Records for this exercise: Begin

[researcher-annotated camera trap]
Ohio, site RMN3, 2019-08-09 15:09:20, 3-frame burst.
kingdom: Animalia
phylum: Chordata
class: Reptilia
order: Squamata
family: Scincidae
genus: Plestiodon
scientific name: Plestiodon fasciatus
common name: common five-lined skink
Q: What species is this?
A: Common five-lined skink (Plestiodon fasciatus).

Records for this exercise: End

▶ [Problem requirements]
Return every record above exactly as it appears.

▶ [Answer to this problem]
[researcher-annotated camera trap]
Ohio, site RMN3, 2019-08-09 15:09:20, 3-frame burst.
kingdom: Animalia
phylum: Chordata
class: Reptilia
order: Squamata
family: Scincidae
genus: Plestiodon
scientific name: Plestiodon fasciatus
common name: common five-lined skink
Q: What species is this?
A: Common five-lined skink (Plestiodon fasciatus).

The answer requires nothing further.